Exercise details
Rewrite each of the rows below, swapping "point" for "position" wherever it occurs and keeping everything else the same.

-- Start of Exercise inputs --

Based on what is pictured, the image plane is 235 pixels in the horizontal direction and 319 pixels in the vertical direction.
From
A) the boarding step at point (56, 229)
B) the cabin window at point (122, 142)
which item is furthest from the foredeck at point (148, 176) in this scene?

-- End of Exercise inputs --

Reply to the exercise
Based on what is pictured, the image plane is 235 pixels in the horizontal direction and 319 pixels in the vertical direction.
From
A) the boarding step at position (56, 229)
B) the cabin window at position (122, 142)
which item is furthest from the foredeck at position (148, 176) in this scene?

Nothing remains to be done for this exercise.